Input and output

The coclust.io module provides functions to load data and check if it is correct to be given as input of a clustering or co-clustering algorithm.

Data loading

The coclust.io.data_loading module provides functions to load data from files of different types.

coclust.io.data_loading.load_doc_term_data(data_filepath, term_labels_filepath=None, doc_labels_filepath=None)[source]

Load cooccurence data from a .[…]sv or a .mat file.

The expected formats are:

  • (data_filepath).[...]sv: three […] separated columns:

    1st line:
    • 1st column: number of documents
    • 2nd column: number of words
    Other lines:
    • 1st column: document index
    • 2nd column: word index
    • 3rd column: word counts
  • (data_filepath).mat: matlab file with fields:

    • 'doc_term_matrix': scipy.sparse.csr_matrix of shape (#docs, #terms)
    • 'doc_labels': list of int (len = #docs)
    • 'term_labels': list of string (len = #terms)

    If the key 'doc_term_matrix' is not found, data loading fails.
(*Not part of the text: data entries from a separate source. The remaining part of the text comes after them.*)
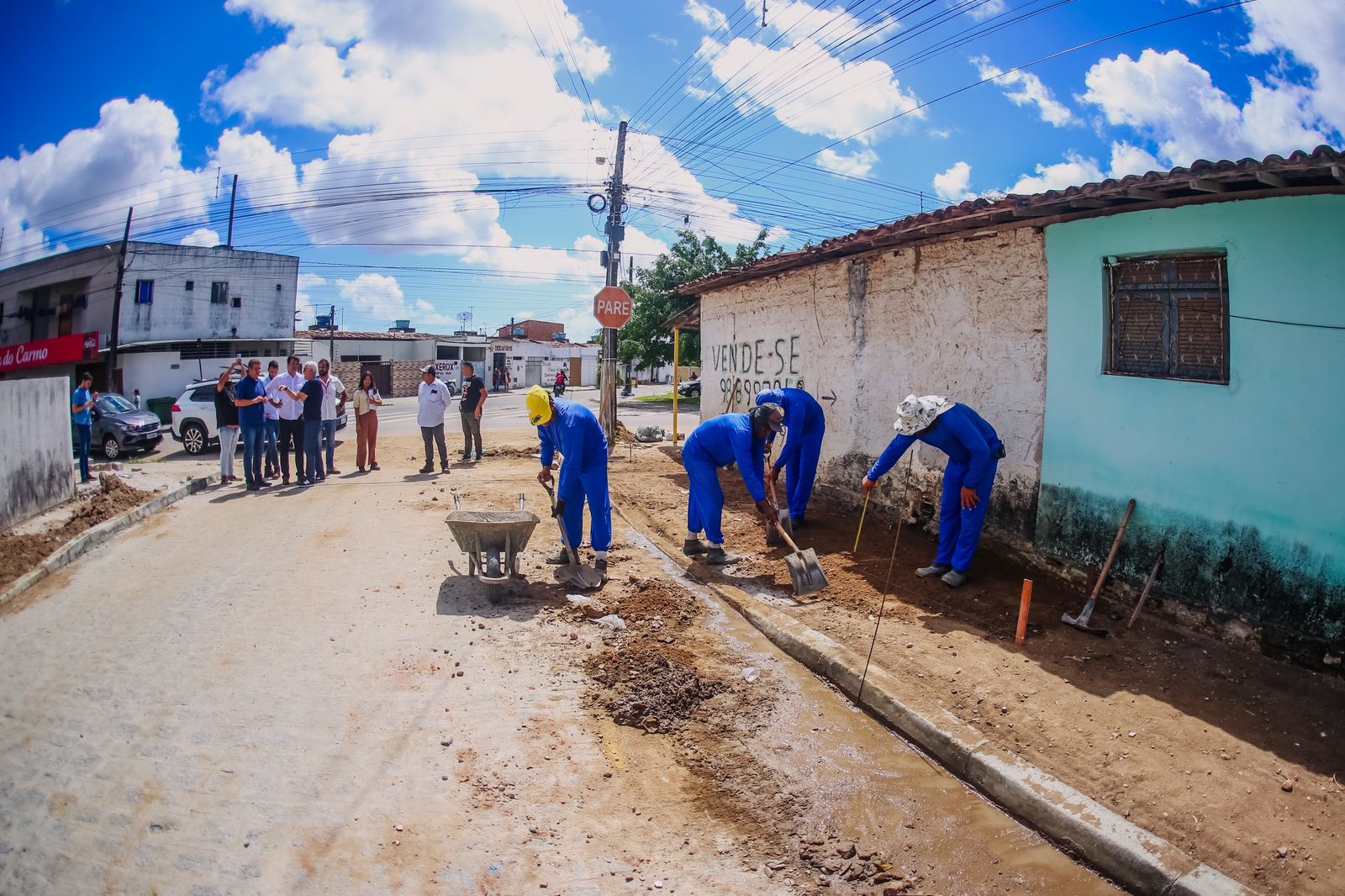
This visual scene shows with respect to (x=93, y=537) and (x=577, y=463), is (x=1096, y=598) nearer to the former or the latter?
(x=577, y=463)

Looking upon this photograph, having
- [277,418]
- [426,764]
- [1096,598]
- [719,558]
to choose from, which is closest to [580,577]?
[719,558]

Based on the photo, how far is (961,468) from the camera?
6.21 meters

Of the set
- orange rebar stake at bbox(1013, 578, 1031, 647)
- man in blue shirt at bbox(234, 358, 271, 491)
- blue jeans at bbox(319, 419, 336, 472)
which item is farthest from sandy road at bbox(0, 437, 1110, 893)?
blue jeans at bbox(319, 419, 336, 472)

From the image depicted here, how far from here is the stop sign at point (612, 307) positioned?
1335cm

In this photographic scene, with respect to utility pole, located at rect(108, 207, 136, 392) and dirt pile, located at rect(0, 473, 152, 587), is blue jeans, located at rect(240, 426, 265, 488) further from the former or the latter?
utility pole, located at rect(108, 207, 136, 392)

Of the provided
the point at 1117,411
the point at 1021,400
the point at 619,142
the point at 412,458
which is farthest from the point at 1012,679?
the point at 619,142

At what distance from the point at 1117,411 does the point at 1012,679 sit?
7.76 ft

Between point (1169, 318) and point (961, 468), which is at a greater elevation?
point (1169, 318)

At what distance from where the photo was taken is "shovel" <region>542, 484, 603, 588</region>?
20.9ft

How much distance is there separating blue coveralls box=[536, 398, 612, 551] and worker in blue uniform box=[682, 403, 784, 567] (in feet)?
2.85

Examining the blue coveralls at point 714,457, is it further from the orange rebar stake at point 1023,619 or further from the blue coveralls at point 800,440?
the orange rebar stake at point 1023,619

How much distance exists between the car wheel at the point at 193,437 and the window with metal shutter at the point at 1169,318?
1626 cm

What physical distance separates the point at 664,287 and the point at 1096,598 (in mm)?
28433

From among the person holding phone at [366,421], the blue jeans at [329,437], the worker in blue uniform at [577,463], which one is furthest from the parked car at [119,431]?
the worker in blue uniform at [577,463]
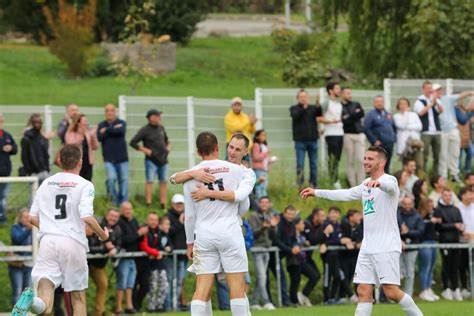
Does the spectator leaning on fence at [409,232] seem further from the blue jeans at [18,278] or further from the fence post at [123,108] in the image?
the blue jeans at [18,278]

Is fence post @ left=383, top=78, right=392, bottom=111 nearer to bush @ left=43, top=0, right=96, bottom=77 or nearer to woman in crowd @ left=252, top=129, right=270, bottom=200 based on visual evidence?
woman in crowd @ left=252, top=129, right=270, bottom=200

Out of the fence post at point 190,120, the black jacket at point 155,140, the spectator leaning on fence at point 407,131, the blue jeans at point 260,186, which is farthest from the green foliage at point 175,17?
the black jacket at point 155,140

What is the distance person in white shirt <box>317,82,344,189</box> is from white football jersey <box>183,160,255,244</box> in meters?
12.3

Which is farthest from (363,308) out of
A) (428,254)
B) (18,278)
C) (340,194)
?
(428,254)

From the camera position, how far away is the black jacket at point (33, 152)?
23.2m

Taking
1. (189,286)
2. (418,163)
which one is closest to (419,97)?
(418,163)

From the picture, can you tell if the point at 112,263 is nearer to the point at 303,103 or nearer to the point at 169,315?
the point at 169,315

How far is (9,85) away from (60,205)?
1036 inches

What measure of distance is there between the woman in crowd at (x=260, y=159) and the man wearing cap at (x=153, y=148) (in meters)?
1.74

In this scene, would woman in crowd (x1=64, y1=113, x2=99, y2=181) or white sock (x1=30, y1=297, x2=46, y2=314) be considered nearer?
white sock (x1=30, y1=297, x2=46, y2=314)

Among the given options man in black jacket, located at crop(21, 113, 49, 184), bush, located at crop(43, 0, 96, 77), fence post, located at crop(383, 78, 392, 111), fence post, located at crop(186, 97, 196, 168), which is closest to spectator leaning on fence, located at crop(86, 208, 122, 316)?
man in black jacket, located at crop(21, 113, 49, 184)

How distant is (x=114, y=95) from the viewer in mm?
38906

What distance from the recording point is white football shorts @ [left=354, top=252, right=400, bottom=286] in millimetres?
15086

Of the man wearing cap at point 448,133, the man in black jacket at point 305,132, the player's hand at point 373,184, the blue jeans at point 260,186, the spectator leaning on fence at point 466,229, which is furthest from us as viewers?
the man wearing cap at point 448,133
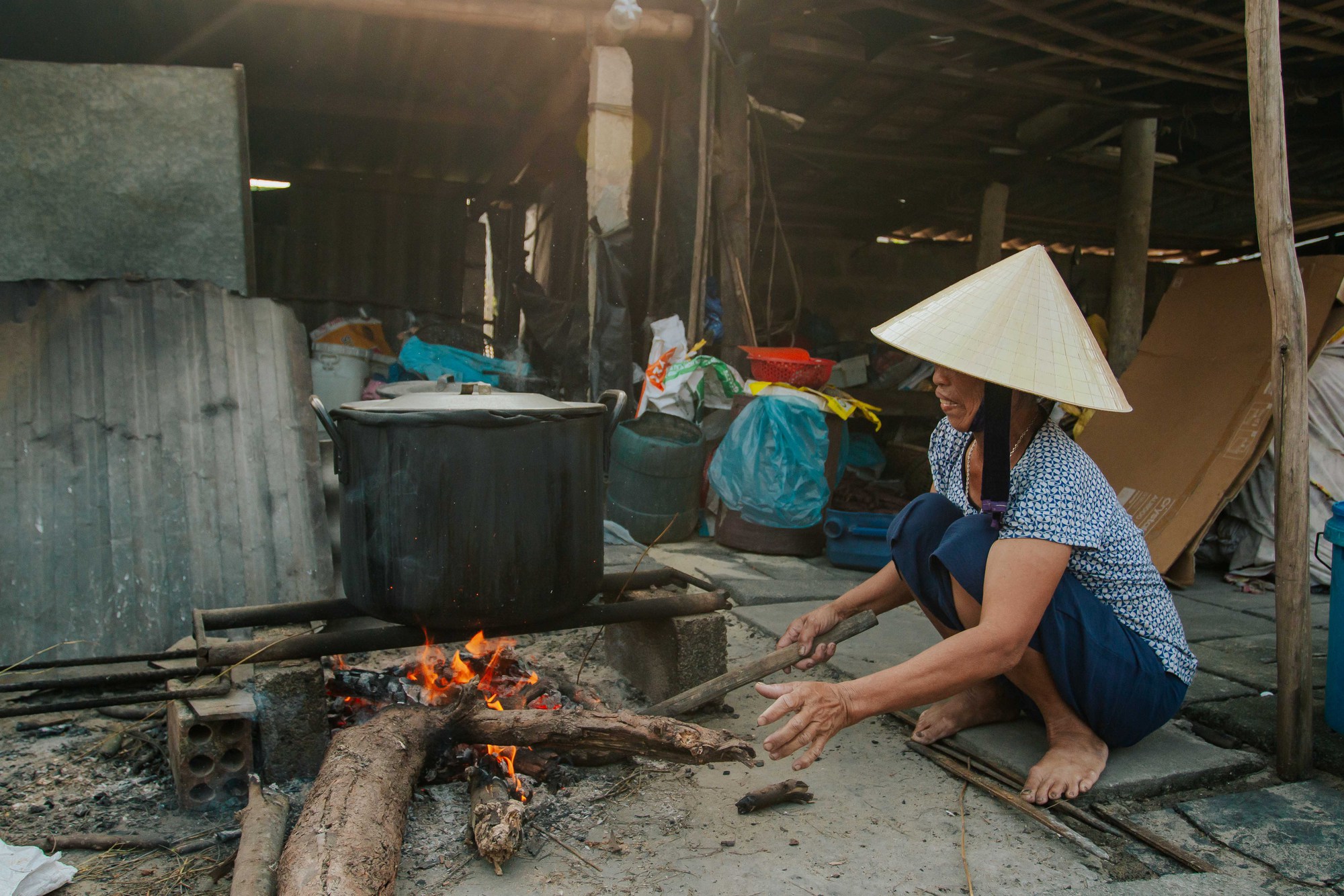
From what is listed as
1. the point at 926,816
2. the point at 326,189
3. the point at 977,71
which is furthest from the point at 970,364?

If the key 'doc_labels' or 'term_labels' are missing, a warning message is displayed.

Term and doc labels can be separatly loaded from a one column .[x]sv|.txt file:

  • (term_labels_filepath).[x]sv|.txt:
    one column, one term label per row. The row index is assumed to correspond to the term index in the (columns of the) co-occurrence data matrix.
  • (doc_labels_filepath).[x]sv|.txt:
    one column, one document label per row. The row index is assumed to correspond to the non zero value number read by row from the co-occurrence data matrix.
Parameters:file_path (string) – Path to file that contains the cooccurence data
Returns:
  • 'doc_term_matrix': scipy.sparse.csr_matrix of shape (#docs, #terms)
  • 'doc_labels': list of int (#docs)
  • 'term_labels': list of string (#terms)
Return type:a dictionnary
Raises:ValueError – If the input file is not found or if its content is not correct.

Example

>>> dict = load_doc_term_data('../datasets/classic3.csv')
>>> dict['doc_term_matrix'].shape
(3891, 4303)

Input checking

The coclust.io.input_checking module provides functions to check input matrices.

coclust.io.input_checking.check_array(a, pos=True)[source]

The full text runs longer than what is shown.